-- Start --

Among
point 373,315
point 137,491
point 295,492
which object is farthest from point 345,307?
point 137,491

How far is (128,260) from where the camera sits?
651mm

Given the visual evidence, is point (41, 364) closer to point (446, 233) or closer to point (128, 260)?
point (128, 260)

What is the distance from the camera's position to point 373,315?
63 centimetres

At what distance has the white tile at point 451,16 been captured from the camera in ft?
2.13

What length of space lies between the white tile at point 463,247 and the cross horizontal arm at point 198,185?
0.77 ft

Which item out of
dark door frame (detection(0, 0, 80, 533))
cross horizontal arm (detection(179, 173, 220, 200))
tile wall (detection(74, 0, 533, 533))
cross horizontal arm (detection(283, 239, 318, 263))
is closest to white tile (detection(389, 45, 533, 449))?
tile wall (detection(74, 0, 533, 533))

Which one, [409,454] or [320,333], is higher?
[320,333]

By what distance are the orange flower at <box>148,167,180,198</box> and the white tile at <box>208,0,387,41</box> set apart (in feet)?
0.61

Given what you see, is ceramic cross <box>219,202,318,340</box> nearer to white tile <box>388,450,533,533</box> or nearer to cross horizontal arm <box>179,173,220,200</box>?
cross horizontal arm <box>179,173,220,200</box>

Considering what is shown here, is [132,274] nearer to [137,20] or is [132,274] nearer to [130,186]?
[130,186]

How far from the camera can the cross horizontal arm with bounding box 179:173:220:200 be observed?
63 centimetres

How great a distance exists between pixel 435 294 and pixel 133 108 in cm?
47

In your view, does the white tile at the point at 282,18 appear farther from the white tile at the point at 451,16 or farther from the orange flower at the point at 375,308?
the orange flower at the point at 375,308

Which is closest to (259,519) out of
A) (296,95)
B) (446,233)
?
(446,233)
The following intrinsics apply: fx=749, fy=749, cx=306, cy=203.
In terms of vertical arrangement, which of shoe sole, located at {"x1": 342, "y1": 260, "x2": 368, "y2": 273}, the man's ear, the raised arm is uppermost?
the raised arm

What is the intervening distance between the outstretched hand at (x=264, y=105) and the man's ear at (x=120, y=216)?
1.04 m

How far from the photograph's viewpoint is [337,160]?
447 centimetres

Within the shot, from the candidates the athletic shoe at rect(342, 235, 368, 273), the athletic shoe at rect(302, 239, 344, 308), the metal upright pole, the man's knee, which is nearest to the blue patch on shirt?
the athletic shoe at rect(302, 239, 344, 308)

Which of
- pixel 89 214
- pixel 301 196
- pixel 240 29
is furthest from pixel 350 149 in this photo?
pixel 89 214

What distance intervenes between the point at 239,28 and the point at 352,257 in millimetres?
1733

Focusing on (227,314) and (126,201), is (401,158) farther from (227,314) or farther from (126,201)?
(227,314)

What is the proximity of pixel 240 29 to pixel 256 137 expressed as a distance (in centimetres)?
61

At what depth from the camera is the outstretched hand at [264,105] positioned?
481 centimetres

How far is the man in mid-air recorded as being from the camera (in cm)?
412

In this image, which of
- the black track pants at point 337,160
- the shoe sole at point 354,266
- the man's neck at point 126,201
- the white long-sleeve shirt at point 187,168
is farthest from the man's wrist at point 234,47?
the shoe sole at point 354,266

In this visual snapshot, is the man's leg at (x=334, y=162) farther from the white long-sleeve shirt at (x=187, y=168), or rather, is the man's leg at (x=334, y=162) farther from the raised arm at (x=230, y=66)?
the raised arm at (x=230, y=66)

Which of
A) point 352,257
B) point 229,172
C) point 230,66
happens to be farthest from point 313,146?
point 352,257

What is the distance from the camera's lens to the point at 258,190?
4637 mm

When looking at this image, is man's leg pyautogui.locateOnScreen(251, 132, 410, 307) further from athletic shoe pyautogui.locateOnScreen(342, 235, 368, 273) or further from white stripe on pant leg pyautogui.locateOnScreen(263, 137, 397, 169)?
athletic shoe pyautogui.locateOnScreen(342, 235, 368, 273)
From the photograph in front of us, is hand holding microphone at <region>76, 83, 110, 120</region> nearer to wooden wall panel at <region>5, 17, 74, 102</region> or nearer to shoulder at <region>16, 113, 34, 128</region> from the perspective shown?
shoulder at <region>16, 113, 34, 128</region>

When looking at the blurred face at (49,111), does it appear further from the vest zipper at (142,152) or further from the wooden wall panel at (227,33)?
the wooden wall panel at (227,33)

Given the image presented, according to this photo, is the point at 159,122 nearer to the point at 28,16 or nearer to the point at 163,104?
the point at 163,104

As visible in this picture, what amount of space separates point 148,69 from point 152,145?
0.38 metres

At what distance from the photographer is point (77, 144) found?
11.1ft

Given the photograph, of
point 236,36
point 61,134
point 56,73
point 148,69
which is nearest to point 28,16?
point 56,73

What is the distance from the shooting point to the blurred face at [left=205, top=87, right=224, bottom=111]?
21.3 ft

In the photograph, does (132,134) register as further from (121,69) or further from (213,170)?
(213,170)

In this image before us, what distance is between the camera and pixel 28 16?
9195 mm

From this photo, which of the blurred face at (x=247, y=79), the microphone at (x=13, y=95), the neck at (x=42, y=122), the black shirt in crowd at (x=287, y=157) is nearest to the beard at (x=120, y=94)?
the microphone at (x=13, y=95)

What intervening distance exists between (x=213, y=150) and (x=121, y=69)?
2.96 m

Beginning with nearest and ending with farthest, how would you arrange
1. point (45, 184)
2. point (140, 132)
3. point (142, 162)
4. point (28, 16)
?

-- End --
-- Start --

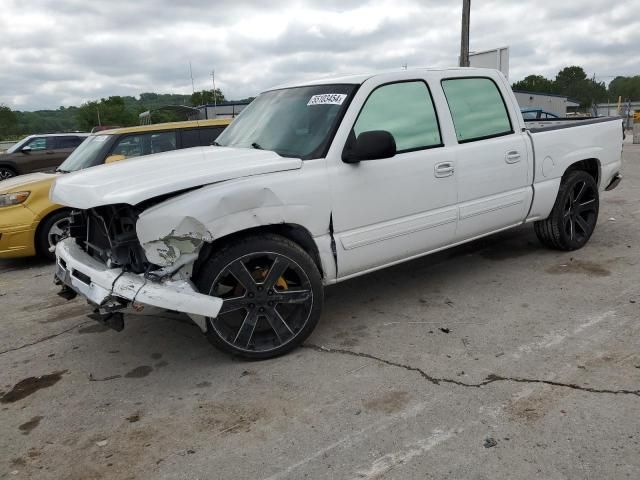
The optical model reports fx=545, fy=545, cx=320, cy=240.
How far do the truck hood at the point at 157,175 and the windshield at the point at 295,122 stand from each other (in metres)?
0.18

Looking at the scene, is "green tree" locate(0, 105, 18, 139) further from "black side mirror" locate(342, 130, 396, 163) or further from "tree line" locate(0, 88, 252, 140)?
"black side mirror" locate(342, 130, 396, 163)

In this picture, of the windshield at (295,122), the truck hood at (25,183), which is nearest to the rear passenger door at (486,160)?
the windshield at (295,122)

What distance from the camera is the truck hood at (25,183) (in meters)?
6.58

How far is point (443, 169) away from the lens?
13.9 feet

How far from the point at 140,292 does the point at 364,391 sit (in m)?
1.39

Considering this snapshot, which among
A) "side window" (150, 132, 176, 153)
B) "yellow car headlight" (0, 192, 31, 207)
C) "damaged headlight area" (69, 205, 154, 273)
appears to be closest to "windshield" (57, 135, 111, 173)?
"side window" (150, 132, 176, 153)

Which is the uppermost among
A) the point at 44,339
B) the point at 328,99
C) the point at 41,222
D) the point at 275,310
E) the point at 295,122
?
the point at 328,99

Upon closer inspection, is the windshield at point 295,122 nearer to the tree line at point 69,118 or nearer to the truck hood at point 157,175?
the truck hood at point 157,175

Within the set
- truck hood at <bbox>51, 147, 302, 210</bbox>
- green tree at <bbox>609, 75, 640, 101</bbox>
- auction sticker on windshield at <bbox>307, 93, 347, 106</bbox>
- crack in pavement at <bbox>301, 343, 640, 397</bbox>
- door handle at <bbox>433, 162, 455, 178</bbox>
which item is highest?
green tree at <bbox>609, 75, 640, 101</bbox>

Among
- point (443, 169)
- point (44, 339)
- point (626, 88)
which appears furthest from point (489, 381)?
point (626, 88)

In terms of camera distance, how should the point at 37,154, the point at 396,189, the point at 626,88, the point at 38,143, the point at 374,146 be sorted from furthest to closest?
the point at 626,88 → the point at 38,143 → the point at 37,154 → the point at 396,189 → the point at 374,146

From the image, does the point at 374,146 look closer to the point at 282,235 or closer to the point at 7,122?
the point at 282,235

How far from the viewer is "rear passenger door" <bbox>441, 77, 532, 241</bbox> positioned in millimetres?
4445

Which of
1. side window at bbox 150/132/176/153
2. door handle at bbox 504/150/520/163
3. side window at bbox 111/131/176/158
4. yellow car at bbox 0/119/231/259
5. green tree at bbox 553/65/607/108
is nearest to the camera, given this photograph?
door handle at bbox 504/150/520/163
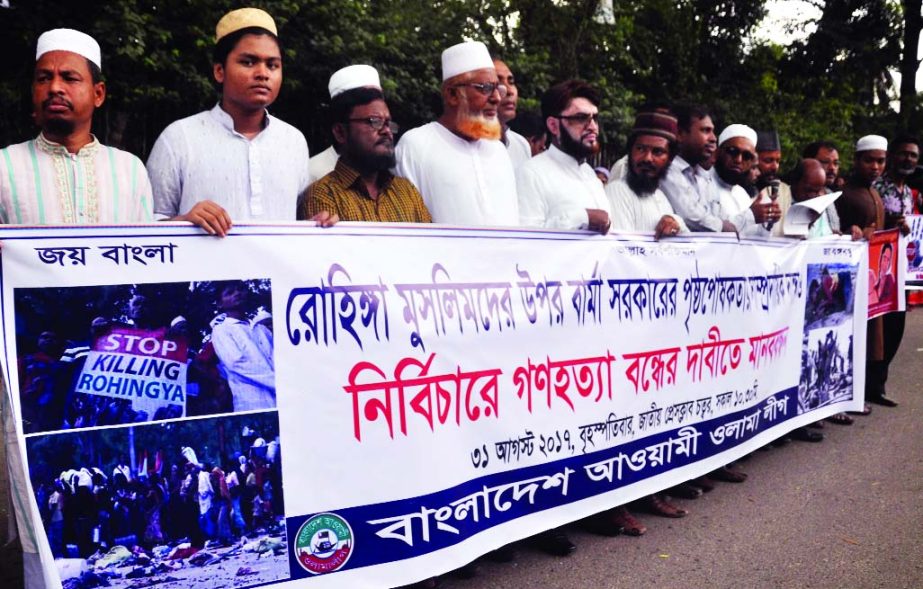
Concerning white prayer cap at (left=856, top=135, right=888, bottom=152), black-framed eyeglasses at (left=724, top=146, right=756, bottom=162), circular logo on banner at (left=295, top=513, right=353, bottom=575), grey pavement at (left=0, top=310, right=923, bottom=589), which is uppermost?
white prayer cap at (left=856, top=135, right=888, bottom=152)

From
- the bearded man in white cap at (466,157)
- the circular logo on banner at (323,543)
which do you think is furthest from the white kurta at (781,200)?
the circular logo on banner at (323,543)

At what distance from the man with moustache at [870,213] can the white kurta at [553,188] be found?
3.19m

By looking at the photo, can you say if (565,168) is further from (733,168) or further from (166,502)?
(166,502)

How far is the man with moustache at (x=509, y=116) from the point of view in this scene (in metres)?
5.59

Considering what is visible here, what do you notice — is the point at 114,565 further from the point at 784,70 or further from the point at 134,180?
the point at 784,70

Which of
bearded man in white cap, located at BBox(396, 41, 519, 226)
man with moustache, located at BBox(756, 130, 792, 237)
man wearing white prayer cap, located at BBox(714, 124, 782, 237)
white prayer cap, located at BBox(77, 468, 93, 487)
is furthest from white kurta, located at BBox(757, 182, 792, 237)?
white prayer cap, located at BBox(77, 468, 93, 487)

-- End --
-- Start --

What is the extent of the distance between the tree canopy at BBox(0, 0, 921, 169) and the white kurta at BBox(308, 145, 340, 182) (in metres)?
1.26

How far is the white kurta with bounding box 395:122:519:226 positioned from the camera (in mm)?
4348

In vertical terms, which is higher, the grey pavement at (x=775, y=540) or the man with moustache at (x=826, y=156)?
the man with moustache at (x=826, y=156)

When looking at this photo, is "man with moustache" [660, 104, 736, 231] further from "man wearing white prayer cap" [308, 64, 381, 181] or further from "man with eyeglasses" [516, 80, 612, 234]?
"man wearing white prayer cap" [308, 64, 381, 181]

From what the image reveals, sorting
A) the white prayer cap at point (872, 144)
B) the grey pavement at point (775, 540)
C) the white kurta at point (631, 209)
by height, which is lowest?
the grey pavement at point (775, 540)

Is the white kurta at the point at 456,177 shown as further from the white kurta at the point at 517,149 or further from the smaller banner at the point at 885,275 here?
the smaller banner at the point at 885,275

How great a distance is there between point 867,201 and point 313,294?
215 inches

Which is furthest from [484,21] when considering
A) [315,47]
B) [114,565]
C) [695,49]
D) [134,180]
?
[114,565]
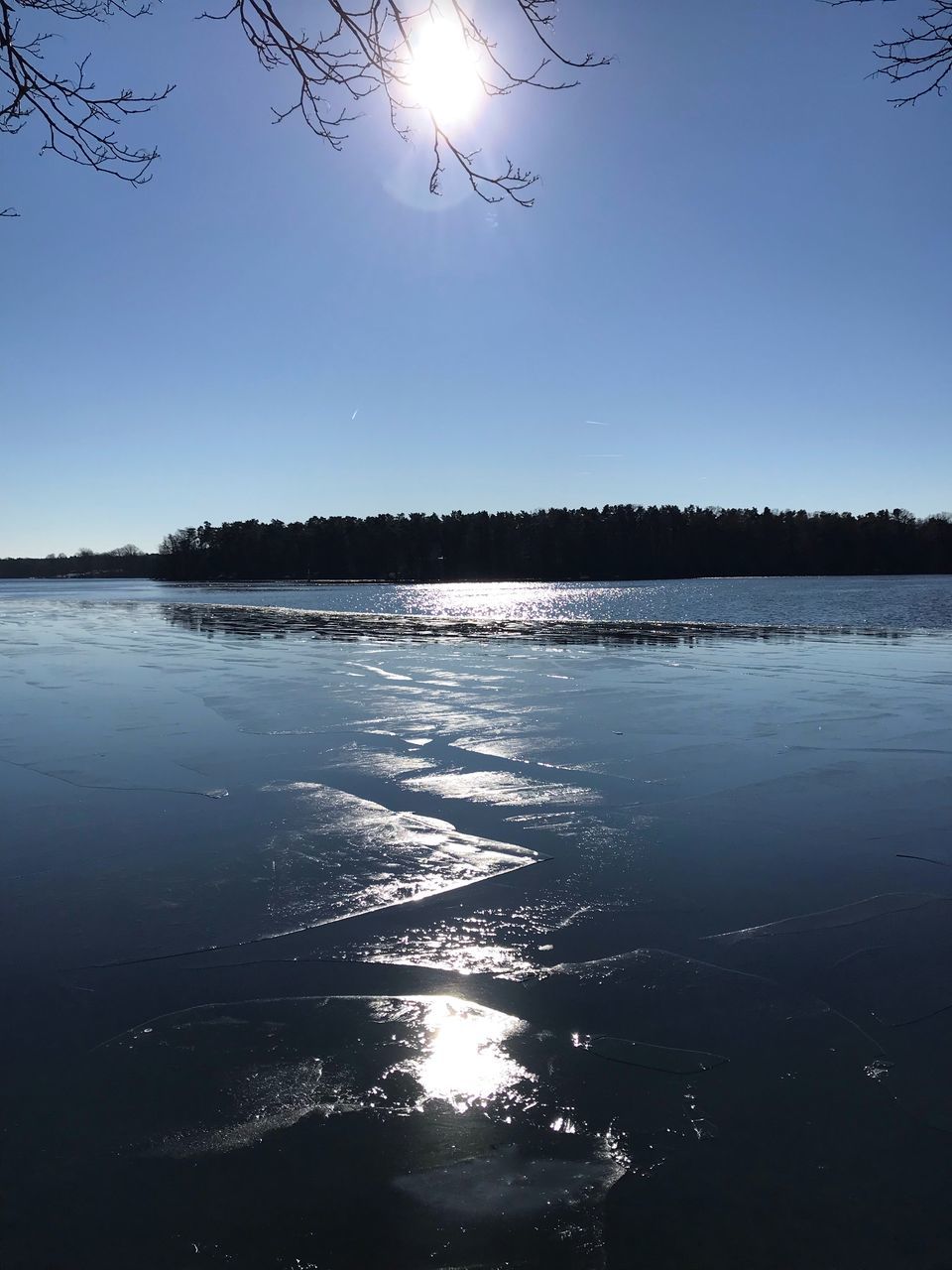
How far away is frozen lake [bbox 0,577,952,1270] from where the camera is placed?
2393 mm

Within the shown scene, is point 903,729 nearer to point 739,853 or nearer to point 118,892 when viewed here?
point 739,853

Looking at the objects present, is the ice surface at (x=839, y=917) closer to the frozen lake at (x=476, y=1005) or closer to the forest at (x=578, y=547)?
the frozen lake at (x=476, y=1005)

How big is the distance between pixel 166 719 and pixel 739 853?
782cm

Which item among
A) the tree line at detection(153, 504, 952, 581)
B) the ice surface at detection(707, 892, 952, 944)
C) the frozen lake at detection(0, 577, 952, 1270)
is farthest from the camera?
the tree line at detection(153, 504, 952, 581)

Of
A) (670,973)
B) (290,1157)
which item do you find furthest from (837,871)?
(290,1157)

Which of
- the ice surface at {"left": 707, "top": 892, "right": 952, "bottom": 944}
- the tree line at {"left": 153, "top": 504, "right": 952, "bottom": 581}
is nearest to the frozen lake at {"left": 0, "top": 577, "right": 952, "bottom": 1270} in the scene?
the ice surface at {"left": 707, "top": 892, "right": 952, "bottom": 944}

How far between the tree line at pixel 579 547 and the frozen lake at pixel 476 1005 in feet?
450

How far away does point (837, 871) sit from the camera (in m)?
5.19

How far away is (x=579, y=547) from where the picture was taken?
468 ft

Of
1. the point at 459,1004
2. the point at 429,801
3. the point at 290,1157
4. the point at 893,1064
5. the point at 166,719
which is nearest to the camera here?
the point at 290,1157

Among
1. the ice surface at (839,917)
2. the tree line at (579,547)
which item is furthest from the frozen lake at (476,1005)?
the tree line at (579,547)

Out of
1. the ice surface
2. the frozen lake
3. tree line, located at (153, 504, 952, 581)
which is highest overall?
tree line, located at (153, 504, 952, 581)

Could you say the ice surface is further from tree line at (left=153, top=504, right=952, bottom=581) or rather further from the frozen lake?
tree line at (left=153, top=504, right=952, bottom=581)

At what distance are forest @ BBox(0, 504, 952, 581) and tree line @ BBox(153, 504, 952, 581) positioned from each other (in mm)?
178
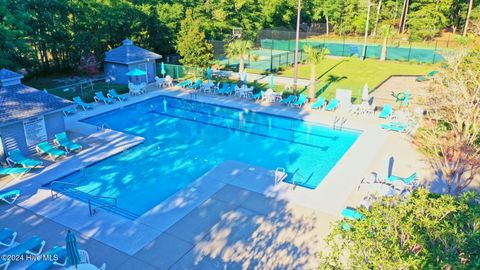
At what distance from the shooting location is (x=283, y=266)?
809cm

-- End --

→ Stated goal
Please report every line of the data above that contains the string "locateOnScreen", copying each line in full.

→ The result
When looking at this image, is man's leg pyautogui.locateOnScreen(251, 132, 410, 307) further from athletic shoe pyautogui.locateOnScreen(342, 235, 368, 273) or further from white stripe on pant leg pyautogui.locateOnScreen(263, 137, 397, 169)?
athletic shoe pyautogui.locateOnScreen(342, 235, 368, 273)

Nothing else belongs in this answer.